Dengan meningkatkan serangannya, kepemimpinan “Israel” berusaha untuk menimbulkan kerugian sebanyak mungkin di antara barisan pejuang perlawanan, serta menyebarkan kepanikan di antara penduduk Lebanon selatan – mengungsikan lebih banyak dari mereka, dan menghancurkan sebanyak mungkin rumah. Hal ini menjadi beban bagi Hizbullah dan negara Lebanon dalam proses rekonstruksi setelah berakhirnya permusuhan.

Namun, ada tujuan jangka panjang dari kinerja militer “Israel” ini.
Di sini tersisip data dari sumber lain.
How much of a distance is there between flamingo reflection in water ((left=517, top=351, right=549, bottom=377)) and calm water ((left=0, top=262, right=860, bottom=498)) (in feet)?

Pemerintah di Tel Aviv, menurut pernyataan resminya, ingin Hizbullah mundur dari selatan Litani, untuk menjamin keamanan para pemukim Yahudi “Israel” di Palestina utara yang meninggalkan rumah-rumah mereka, baik secara sukarela maupun atas perintah evakuasi dari tentara mereka. Menurut beberapa perkiraan, jumlah warga “Israel” yang meninggalkan pemukiman mereka di wilayah Palestina utara yang diduduki telah mencapai lebih dari 230.000 orang.

Bersamaan dengan pernyataan publik, pesan-pesan mulai berdatangan di Beirut, dari Amerika Serikat dan ibukota-ibukota Eropa, menuntut apa yang mereka sebut sebagai “pelaksanaan Resolusi Dewan Keamanan PBB 1701”, yang berarti penarikan Hizbullah dari wilayah selatan Sungai Litani.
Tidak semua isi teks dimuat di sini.